Story 56: The Thing about Trust

CHENGAMMA DRAGGED HER LUNCHBOX away from Durga with a face. They were sitting together on the stone slab of the Radha-Krishna temple in the eastern corner of Temple Towers. The mid-morning pooja had just finished. Half-open coconuts lay littered all around them.

Chengamma felt an urge to spit loudly so that Durga would be aware of her distaste, but one did not do so in the temple compound. The priest, Mangalachari, would curse her in some chaste Sanskrit, sprinkle sacred water over her face (for her own good, he would say), and ban her for a good month. It was not worth the trouble. Besides, the gutkha mix in her mouth was just beginning to let out its juice and leave a tingle on her tongue.

‘If you don’t leave by tomorrow!’ she said, not looking at the other woman. It would be a mistake to call her a woman; she was no more than a chit of a girl.
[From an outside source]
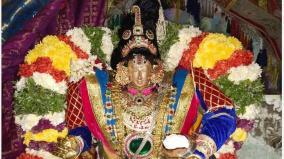 karaikal-nithya-kalyana-perumal-temple-festival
She had studied until eighth, the elder sisters at the group had said; she could read, write and speak a bit of English even. But what did all that matter when one’s morals were so loose? ‘It is my house, and you know it. If you don’t leave by tomorrow, I will complain to Akka, and she will take care of you nice and proper.’

‘But Chengamma,’ said the girl, her face scrunching in shame. Fake. All fake. ‘This is the only house I have. You work in four different houses down the street. I know. Can you not leave me just this one?’

‘When I was your age, it took me four months even to get one house,’ said Chengamma, slurping at the stuff that filled her mouth. ‘That is the way of the business. When you first begin, you must learn to wait. What you cannot do is snatch the house of another group member. How much are they paying you?’

Durga instantly looked away at the ground by her feet. ‘Just what they paid you.’

‘If you want to keep working at the house, give me half your salary.’

‘Half! Akka says we should give no more than ten per cent to the group.’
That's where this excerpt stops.